Design Profession: Firm
Building Types: Civic, Commercial, Educational, Residential
William Kessler, along with Philip J. Meathe and Harry Smith established Meathe, Kessler & Associates in 1955.
A number of their early residential designs received AlA citations and the firm's reputation began to grow. This resulted in the firm pursuing larger, more complex projects including commercial, education and public housing work.
In the early and mid-1960s the firm expanded its practice to include more commercial, educational and institutional work. Projects completed during this period include design of the Mount Clements Savings and Loan building (1961), and master planning and the design of several buildings on the campuses of Grand Valley State University and Olivet College in Michigan and the State University of New York, Stony Brook, Long Island. In 1968, however, the same year Kessler was named a Fellow of the American Institute of Architects, Kessler and Meathe dissolved their partnership. Kessler established an independent practice, William Kessler Associates, and Philip Meathe went on to work with Smith, Hinchman & Grylls, where he would eventually become president of the firm.

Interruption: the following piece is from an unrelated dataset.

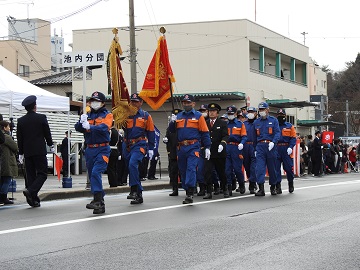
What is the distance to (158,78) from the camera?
1881cm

Kessler's practice continued to realize success over the next several decades largely based on his reputation as a talented designer. The 1970s marked a period of transition for the firm as the practice expanded into the historic preservation market and established a niche restoring historic theaters. The firm completed historic theater restoration projects all over the country and received numerous awards for their work. Throughout the 1970s and 1980s the Kessler firm designed a number of significant projects throughout Michigan including the Center for Creative Studies (1975), the Coleman Young Recreation Center (1976), the Detroit Science Center (1978), the Detroit Receiving Hospital (1980) in Detroit and the State of Michigan Library and Historical Center Building (1988) in Lansing. Outside of the state, the firm also completed major
projects including design of the School of Public Health at Harvard University and the WPRI-TV building in Rhode Island. William Kessler & Associates was recognized for its design work receiving over fifty AlA awards including the prestigious Bartlet Award acknowledging Kessler's effort to eliminate barriers to the handicapped in his design of the Center for Creative Studies.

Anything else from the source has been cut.